**Brief:** Locate every line in the items below that contains the word "green", and copy each of those lines. Case counts.

[begin Dataset records]

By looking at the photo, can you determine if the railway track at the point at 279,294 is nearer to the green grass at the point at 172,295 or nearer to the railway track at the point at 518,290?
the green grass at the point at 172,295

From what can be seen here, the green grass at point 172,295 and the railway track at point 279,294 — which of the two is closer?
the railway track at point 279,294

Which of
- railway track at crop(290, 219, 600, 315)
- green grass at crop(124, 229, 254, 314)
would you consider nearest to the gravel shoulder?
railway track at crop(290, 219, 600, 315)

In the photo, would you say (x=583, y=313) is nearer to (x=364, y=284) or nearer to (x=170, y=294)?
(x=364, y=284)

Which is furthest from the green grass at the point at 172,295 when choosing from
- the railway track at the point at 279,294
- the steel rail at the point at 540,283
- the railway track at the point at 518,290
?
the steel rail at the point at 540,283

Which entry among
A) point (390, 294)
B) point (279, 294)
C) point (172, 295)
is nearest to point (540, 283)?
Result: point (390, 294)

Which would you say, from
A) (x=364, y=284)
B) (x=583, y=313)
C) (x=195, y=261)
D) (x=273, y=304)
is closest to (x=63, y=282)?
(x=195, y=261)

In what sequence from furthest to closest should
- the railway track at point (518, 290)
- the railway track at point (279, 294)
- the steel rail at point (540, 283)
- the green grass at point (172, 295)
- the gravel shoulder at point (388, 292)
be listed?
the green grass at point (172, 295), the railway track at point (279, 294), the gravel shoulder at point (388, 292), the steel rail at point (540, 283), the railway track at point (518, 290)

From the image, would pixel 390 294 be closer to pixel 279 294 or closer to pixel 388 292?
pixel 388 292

[end Dataset records]

**Result of the task:**
By looking at the photo, can you determine if the railway track at the point at 279,294 is nearer to the green grass at the point at 172,295 or nearer to the railway track at the point at 518,290?
the green grass at the point at 172,295
From what can be seen here, the green grass at point 172,295 and the railway track at point 279,294 — which of the two is closer?
- green grass at crop(124, 229, 254, 314)
Which is furthest from the green grass at the point at 172,295 when choosing from
- the green grass at point (172, 295)
the green grass at point (172, 295), the railway track at point (279, 294), the gravel shoulder at point (388, 292), the steel rail at point (540, 283), the railway track at point (518, 290)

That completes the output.